> [Deine Aufgaben]
• a. In welchen Räumen fand laut dem Text über die Zukunft der Parteien die Tagung „Zukunft der Parteiendemokratie“ statt?
• b. Fasse den Text über die Zukunft der Parteien in zwei Sätzen zusammen.
• c. Schreibe den Text über die Zukunft der Parteien nach seinem letzten Satz weiter.

> [Vorliegender Text]
Haben Parteien eine Zukunft? Letztes Wochenende fand in den Berliner Sophiensälen die Tagung „Zukunft der Parteiendemokratie“ der Heinrich-Böll-Stiftung statt. Diese Tagung ist Teil eines umfangreicher angelegten Diskussionsprozesses, zu dem auch die Studie Partei 2025 gehört, die von Hanno Burmester et al. für das SPD-nahe Progressive Zentrum, die Konrad-Adenauer-Stiftung und eben die Böll-Stiftung erstellt wurde. Weitere Veranstaltungen sollen folgen.
Sind Parteien denn nun in einem schlechten Zustand, gar in der Krise? Oder handelt es sich, wie es etwa Jasmin Siri betonte, bei der Krisenrhetorik um etwas, das – zumindest in Deutschland – schon immer mit unserem Bild von Parteien verbunden ist?
Gelernt habe ich im Lauf der verschiedenen Panels, dass Parteien schrumpfen und die milieuspezifische Bindungskraft verloren geht. Im Vergleich zur Gesamtbevölkerung ist ihre Mitgliedschaft – wobei es da durchaus Abweichungen zwischen einzelnen Parteien gibt – älter, männlicher und gebildeter als die Bevölkerung insgesamt. Entsprechend stellte Marcel Lewandowsky fest, dass das Parteimitglied nicht so richtig repräsentativ ist. Und auch das Zur-Wahl-gehen oder das Nichtwählen hat etwas mit der sozialen Situiertheit zu tun.
Bettina Gaus fand ein überzeugendes Indiz dafür, dass Parteien mindestens in einer Akzeptanzkrise sind: Wenn selbst SpitzenfunktionärInnen aller Parteien nach einem „Ende des Parteienstreits“ rufen, dann stimmt etwas nicht.

> [Vorliegende Einträge]
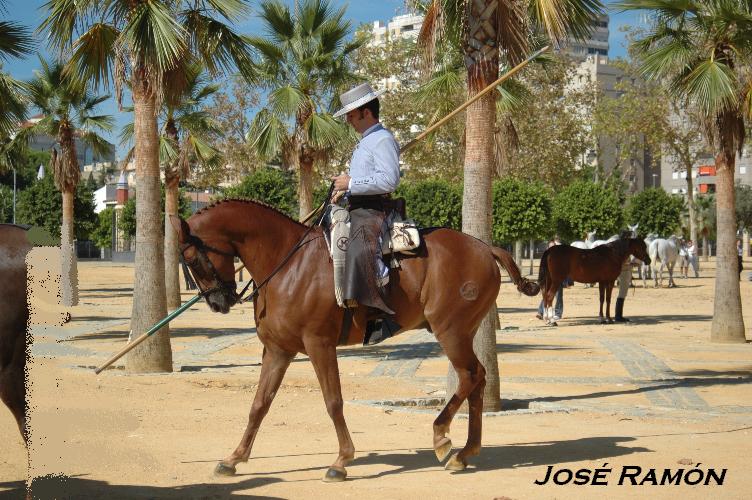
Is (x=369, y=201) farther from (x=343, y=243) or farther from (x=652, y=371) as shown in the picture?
(x=652, y=371)

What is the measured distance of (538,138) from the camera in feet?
179

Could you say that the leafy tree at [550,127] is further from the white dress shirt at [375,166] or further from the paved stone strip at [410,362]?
the white dress shirt at [375,166]

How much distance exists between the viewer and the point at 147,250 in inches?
559

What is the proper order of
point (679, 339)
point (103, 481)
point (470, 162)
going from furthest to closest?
1. point (679, 339)
2. point (470, 162)
3. point (103, 481)

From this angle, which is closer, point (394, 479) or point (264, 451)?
point (394, 479)

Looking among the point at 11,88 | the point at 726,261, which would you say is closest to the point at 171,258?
the point at 11,88

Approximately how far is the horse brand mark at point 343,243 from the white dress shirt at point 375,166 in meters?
0.41

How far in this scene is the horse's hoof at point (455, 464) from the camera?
739cm

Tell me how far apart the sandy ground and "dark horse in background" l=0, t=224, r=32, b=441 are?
0.09 meters

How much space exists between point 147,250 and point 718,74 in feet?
35.7

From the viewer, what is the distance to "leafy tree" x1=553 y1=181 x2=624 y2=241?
51438mm

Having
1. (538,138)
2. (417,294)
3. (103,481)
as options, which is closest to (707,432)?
(417,294)

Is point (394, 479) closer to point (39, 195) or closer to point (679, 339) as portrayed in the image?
point (679, 339)

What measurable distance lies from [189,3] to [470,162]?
617 centimetres
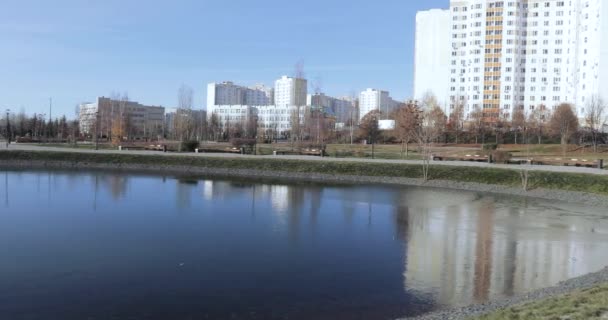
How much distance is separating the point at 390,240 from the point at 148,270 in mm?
6692

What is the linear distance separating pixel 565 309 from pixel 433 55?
340 feet

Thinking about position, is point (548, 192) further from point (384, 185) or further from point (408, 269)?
point (408, 269)

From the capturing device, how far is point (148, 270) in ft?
35.3

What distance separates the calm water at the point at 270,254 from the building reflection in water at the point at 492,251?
5cm

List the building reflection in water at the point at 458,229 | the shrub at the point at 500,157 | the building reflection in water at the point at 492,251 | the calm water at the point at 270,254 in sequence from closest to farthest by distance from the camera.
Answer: the calm water at the point at 270,254 < the building reflection in water at the point at 492,251 < the building reflection in water at the point at 458,229 < the shrub at the point at 500,157

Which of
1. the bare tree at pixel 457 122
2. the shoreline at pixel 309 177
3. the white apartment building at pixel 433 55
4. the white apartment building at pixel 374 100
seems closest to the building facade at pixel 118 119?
the shoreline at pixel 309 177

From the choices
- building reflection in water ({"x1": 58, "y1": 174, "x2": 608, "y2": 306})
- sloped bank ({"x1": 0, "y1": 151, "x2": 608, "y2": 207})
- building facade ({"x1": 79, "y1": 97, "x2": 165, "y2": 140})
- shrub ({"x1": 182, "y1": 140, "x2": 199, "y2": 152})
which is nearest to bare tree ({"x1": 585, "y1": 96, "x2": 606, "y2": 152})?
sloped bank ({"x1": 0, "y1": 151, "x2": 608, "y2": 207})

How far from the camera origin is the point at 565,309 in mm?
7105

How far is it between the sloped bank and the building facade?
1471 cm

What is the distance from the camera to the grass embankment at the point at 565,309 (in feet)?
22.3

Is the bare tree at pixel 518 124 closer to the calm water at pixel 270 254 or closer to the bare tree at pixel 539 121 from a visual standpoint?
the bare tree at pixel 539 121

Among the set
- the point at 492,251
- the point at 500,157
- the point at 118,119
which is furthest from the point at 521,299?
the point at 118,119

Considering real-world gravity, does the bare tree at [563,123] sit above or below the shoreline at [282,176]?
above

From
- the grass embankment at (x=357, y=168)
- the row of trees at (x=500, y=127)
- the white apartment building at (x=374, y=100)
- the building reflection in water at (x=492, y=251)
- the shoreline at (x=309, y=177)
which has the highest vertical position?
the white apartment building at (x=374, y=100)
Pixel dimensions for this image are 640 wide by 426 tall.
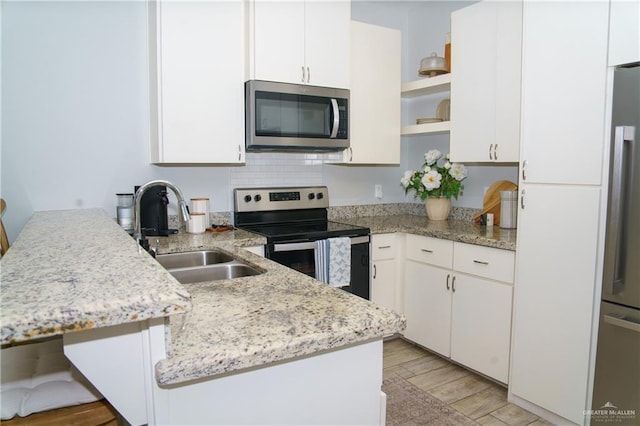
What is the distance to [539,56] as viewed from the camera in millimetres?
2195

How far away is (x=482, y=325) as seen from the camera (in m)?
2.63

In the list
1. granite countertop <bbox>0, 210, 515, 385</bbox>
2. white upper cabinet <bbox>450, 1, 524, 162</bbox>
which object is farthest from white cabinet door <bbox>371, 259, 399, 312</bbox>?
granite countertop <bbox>0, 210, 515, 385</bbox>

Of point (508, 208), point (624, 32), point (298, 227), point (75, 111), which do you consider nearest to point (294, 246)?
point (298, 227)

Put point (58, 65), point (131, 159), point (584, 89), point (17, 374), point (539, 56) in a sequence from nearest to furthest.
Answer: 1. point (17, 374)
2. point (584, 89)
3. point (539, 56)
4. point (58, 65)
5. point (131, 159)

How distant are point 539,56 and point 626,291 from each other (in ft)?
3.85

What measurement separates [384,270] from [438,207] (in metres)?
0.67

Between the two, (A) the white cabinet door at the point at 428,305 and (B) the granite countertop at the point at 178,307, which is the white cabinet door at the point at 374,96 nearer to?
(A) the white cabinet door at the point at 428,305

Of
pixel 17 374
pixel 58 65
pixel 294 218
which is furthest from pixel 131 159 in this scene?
pixel 17 374

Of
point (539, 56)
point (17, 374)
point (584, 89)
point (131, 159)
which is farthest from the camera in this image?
point (131, 159)

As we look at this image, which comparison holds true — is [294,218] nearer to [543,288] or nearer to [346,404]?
[543,288]

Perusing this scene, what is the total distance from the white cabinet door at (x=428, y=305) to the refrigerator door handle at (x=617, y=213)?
1021 mm

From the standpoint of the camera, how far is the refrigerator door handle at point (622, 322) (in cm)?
184

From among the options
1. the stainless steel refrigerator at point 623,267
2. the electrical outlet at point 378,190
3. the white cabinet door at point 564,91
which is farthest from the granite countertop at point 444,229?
the stainless steel refrigerator at point 623,267

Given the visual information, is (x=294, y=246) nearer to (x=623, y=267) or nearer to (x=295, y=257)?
(x=295, y=257)
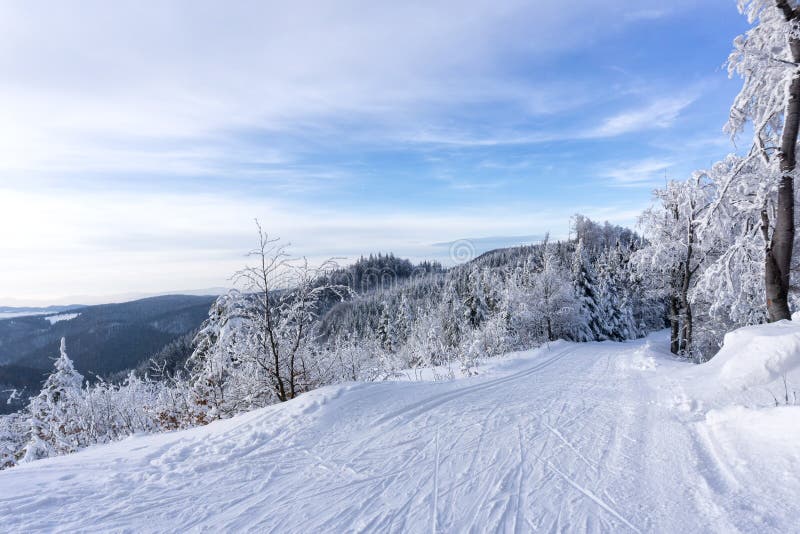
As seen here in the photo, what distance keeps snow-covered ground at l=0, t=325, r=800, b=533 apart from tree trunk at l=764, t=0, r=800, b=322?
56.8 inches

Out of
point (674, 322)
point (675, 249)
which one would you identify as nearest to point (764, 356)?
point (675, 249)

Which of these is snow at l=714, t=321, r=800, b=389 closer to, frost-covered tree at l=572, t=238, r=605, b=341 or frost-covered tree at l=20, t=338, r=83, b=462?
frost-covered tree at l=20, t=338, r=83, b=462

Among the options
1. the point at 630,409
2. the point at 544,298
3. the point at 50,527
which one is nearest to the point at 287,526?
the point at 50,527

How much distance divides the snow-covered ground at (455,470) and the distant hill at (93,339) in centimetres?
12092

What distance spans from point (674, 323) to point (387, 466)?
1964cm

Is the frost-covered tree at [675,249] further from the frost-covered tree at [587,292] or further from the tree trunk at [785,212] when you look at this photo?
the frost-covered tree at [587,292]

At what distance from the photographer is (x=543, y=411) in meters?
6.60

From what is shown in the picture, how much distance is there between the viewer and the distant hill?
404 feet

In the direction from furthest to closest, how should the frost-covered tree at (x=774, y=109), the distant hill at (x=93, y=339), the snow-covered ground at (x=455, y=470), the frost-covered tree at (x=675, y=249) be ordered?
1. the distant hill at (x=93, y=339)
2. the frost-covered tree at (x=675, y=249)
3. the frost-covered tree at (x=774, y=109)
4. the snow-covered ground at (x=455, y=470)

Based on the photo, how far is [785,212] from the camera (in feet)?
23.0

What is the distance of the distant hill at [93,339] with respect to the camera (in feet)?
404

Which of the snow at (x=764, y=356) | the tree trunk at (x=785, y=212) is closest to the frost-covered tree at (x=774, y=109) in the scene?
the tree trunk at (x=785, y=212)

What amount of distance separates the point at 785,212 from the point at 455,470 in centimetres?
783

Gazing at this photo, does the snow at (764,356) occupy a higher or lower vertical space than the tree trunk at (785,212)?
lower
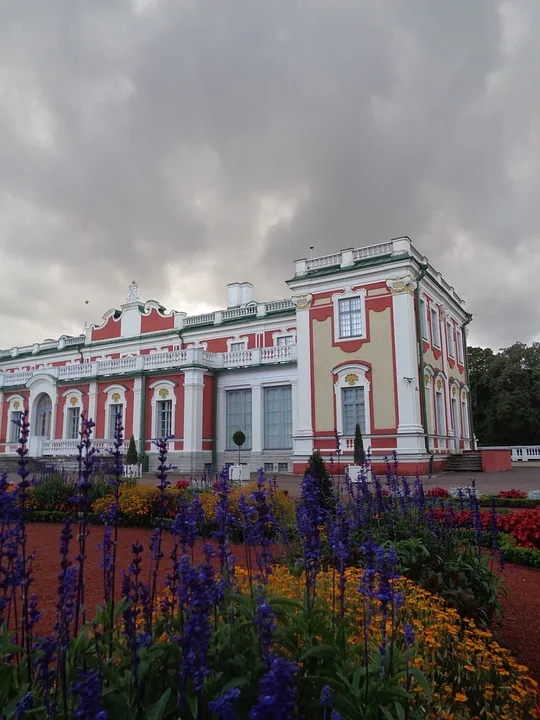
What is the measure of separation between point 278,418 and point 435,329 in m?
8.72

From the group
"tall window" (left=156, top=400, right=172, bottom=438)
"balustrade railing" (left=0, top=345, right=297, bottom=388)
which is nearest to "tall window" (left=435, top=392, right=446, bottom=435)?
"balustrade railing" (left=0, top=345, right=297, bottom=388)

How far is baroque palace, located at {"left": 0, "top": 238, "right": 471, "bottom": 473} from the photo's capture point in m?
20.6

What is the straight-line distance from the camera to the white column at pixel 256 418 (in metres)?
23.8

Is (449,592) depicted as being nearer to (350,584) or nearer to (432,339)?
(350,584)

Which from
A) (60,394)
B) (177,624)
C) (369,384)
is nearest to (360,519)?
(177,624)

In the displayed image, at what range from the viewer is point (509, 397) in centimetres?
3366

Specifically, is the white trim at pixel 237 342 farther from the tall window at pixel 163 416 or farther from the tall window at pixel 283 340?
the tall window at pixel 163 416

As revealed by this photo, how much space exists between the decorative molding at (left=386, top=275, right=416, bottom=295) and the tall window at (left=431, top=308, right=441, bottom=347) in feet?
11.8

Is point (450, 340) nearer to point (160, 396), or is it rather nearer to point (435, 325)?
point (435, 325)

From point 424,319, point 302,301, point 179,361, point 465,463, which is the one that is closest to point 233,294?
point 179,361

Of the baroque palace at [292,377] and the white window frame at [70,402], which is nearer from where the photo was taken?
the baroque palace at [292,377]

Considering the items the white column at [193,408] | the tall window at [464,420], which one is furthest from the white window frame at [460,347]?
the white column at [193,408]

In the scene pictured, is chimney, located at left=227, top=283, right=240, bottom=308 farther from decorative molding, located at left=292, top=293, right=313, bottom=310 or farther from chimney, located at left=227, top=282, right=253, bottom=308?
decorative molding, located at left=292, top=293, right=313, bottom=310

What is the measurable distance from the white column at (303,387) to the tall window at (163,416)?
22.1 feet
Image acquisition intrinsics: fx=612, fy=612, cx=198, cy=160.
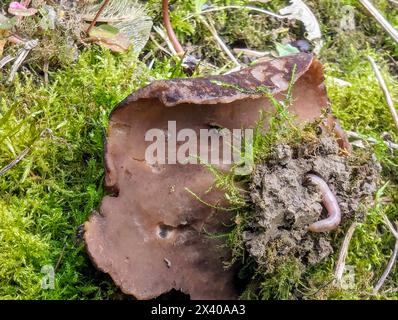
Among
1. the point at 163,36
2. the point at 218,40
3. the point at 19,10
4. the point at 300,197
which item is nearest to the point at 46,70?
the point at 19,10

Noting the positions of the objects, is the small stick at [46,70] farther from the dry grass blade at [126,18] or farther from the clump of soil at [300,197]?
the clump of soil at [300,197]

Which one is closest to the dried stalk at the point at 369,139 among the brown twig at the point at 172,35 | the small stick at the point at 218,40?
the small stick at the point at 218,40

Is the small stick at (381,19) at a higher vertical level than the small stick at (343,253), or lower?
higher

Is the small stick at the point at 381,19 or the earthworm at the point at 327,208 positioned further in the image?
the small stick at the point at 381,19

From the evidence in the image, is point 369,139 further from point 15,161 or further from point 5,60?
point 5,60

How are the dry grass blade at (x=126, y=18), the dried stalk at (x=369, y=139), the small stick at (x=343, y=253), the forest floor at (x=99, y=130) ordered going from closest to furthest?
the forest floor at (x=99, y=130)
the small stick at (x=343, y=253)
the dried stalk at (x=369, y=139)
the dry grass blade at (x=126, y=18)
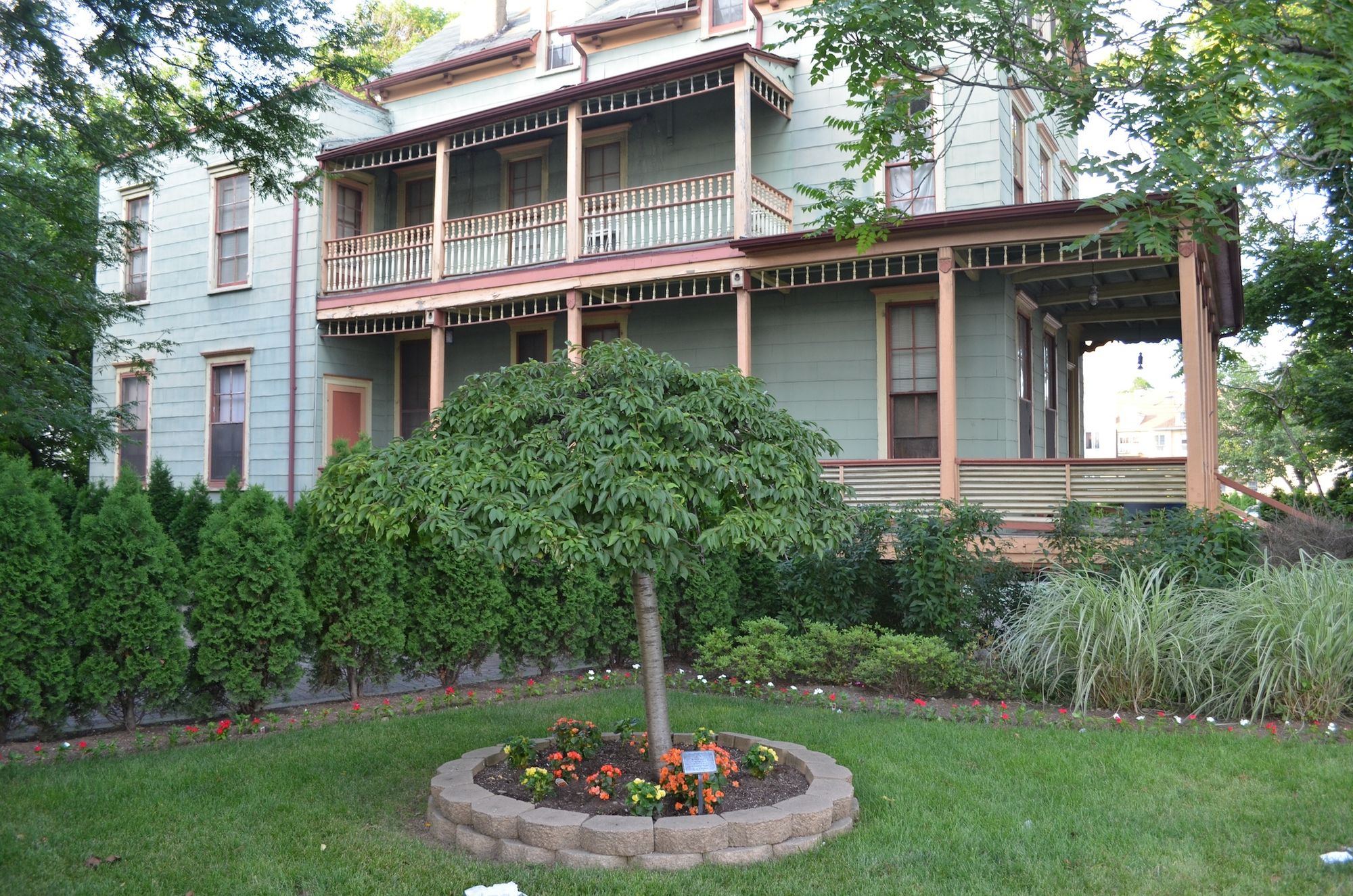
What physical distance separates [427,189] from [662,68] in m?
6.25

> [Antworten je Aufgabe]
• a. In den Berliner Sophiensälen.

• b. Die Heinrich-Böll-Stiftung hat in den Berliner Sophiensälen die Tagung „Zukunft der Parteiendemokratie“ veranstaltet, die zu einem größeren Diskussionsprozess gehört. Dabei ging es um die Frage, ob Parteien in der Krise stecken: Sie schrumpfen, verlieren ihre Bindungskraft, und ihre Mitglieder sind älter, männlicher und gebildeter als die Bevölkerung insgesamt.

• c.
Wo steckt das Problem? Funktional betrachtet, sollen Parteien die staatliche Willensbildung steuern, das politische Gemeinwesen legitimieren, Bürgerinnen und Bürger sozialisieren und für politische Führungspositionen rekrutieren sowie soziale Kräfte repräsentieren (so Lewandowsky mit Bezug auf Deck). Siri bringt es noch knapper auf den Punkt: Funktion der Parteien ist es, Themen und Personal auszuwählen.
Willensbildung und Legitimation klappt soweit noch ganz gut, auch wenn’s gewisse Akzeptanzprobleme gibt. Ob das Parteienspektrum alle relevanten politischen Kräfte abbildet, ist schon fraglicher. Und bei der Rekrutierung und Sozialisation finden sich in der Tat Dysfunktionalitäten, insofern Parteien wohl für viele Menschen schlicht unattraktiv sind.
Das hat was mit dem Zeitbedarf für die Parteiarbeit zu tun, mit Hierarchien und internen Strukturen, mit dem – darauf legte Burmester ganz besonderen Wert – miserablen Umgang miteinander, mit der fehlenden Willkommenskultur und mit der fehlenden Selbstwirksamkeit (das Bohren dicker Bretter heißt eben auch, dass es viel Geduld und eine hohe Frustrationstoleranz braucht, bis ein Resultat sichtbar ist – wenn überhaupt).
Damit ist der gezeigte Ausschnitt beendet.